**INSTRUCTIONS FOR THE TASK:**
With the pictures left aside, write out exactly the lines of the listing below from the line with "2022-Opel_Astra-2" to the line with "World war 2,46688", both included, and only those.

**SOURCE RECORDS:**

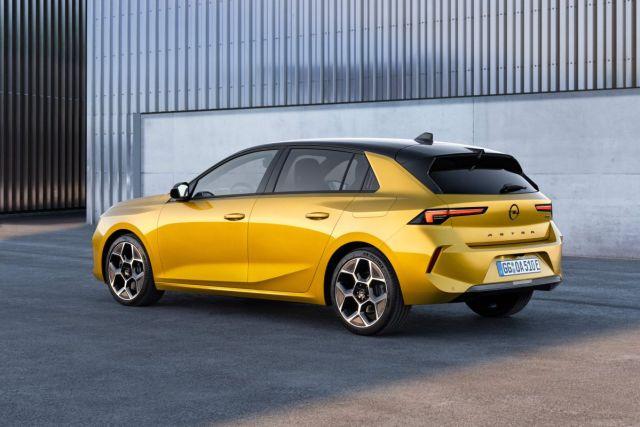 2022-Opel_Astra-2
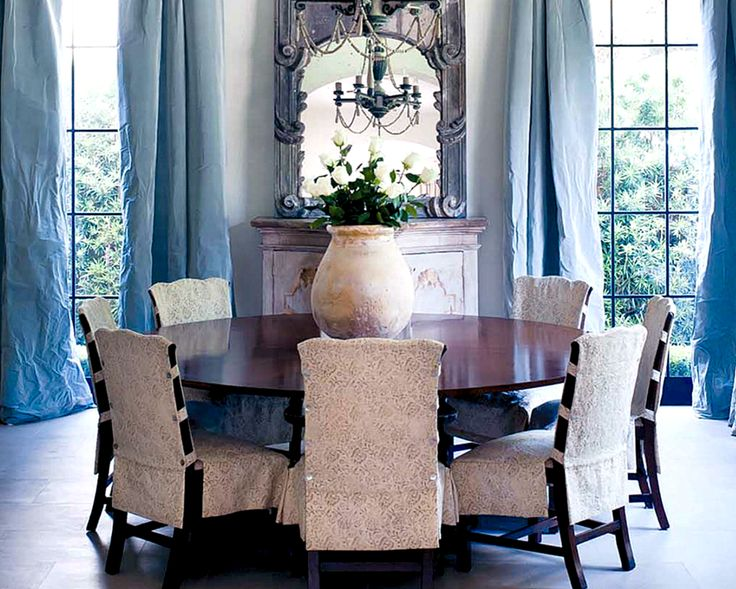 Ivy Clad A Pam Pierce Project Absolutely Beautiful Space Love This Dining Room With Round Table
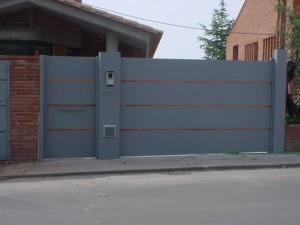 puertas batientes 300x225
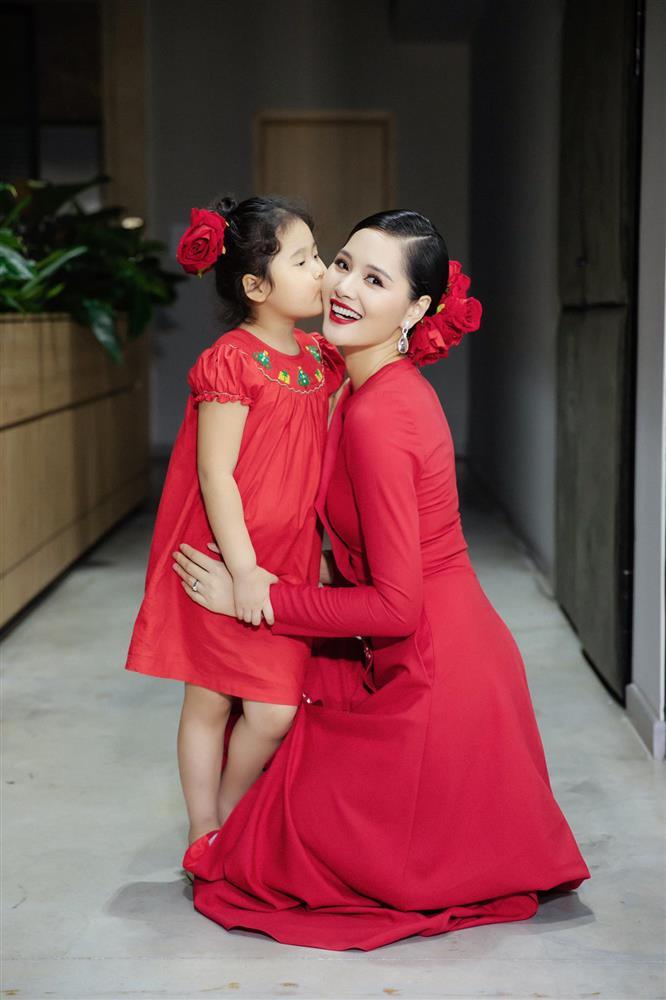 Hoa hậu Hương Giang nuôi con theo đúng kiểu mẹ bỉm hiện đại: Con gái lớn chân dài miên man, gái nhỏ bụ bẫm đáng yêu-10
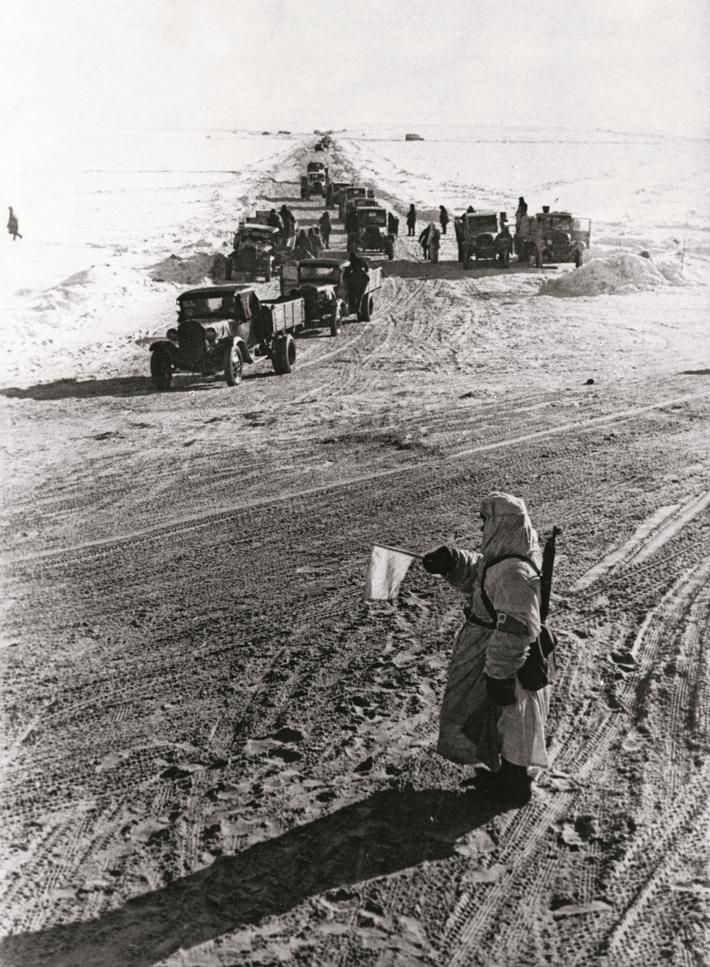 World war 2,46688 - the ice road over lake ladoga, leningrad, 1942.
...
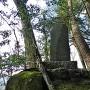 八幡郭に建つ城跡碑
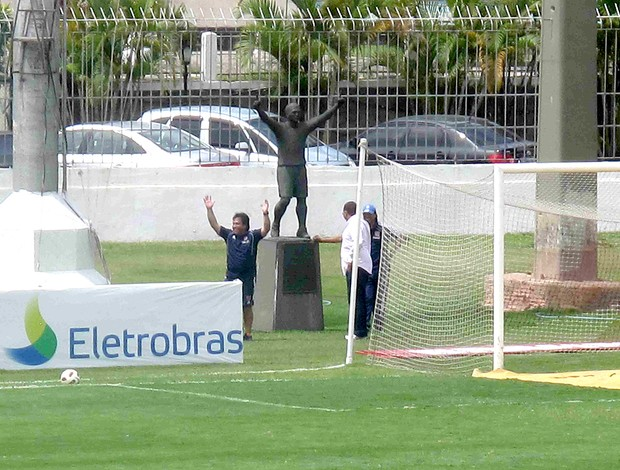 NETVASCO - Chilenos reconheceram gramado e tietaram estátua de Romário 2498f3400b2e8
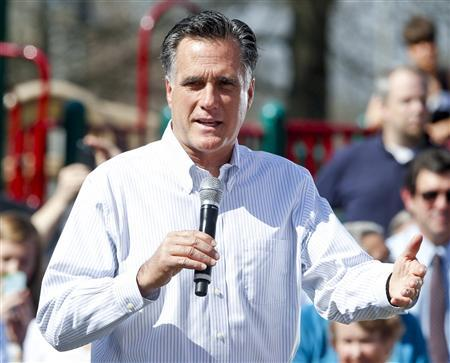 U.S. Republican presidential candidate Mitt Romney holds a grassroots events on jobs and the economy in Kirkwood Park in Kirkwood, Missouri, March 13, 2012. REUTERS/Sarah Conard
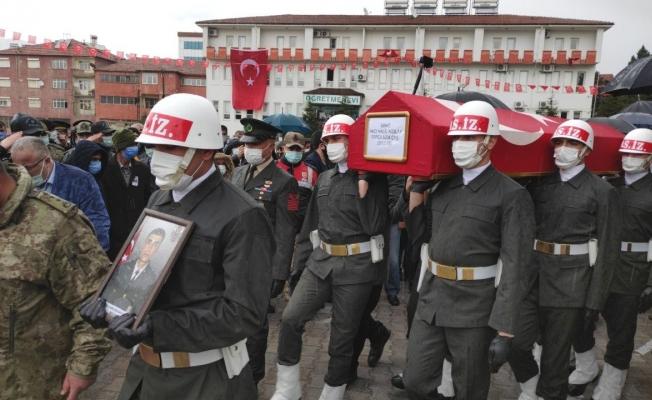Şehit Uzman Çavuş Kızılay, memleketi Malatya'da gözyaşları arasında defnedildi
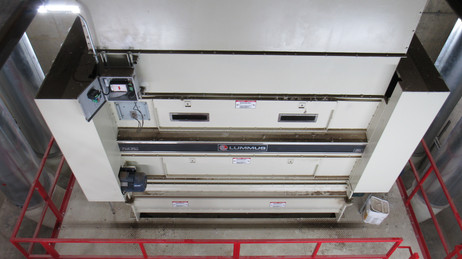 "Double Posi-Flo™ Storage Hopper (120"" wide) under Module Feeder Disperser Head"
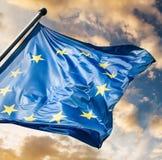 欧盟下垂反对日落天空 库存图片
--
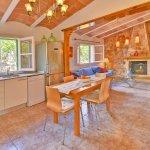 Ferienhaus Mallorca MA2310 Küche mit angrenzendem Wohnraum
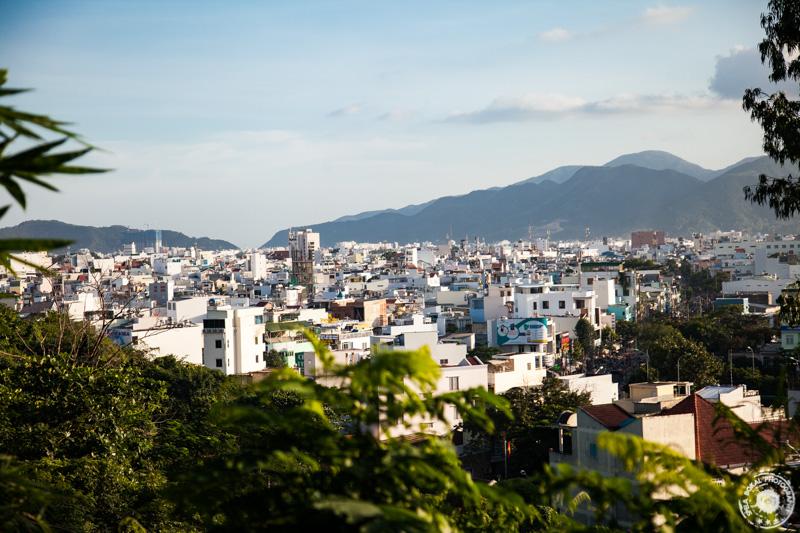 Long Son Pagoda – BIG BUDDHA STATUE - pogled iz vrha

**RESULT:**
 2022-Opel_Astra-2
 Ivy Clad A Pam Pierce Project Absolutely Beautiful Space Love This Dining Room With Round Table
 puertas batientes 300x225
 Hoa hậu Hương Giang nuôi con theo đúng kiểu mẹ bỉm hiện đại: Con gái lớn chân dài miên man, gái nhỏ bụ bẫm đáng yêu-10
 World war 2,46688 - the ice road over lake ladoga, leningrad, 1942.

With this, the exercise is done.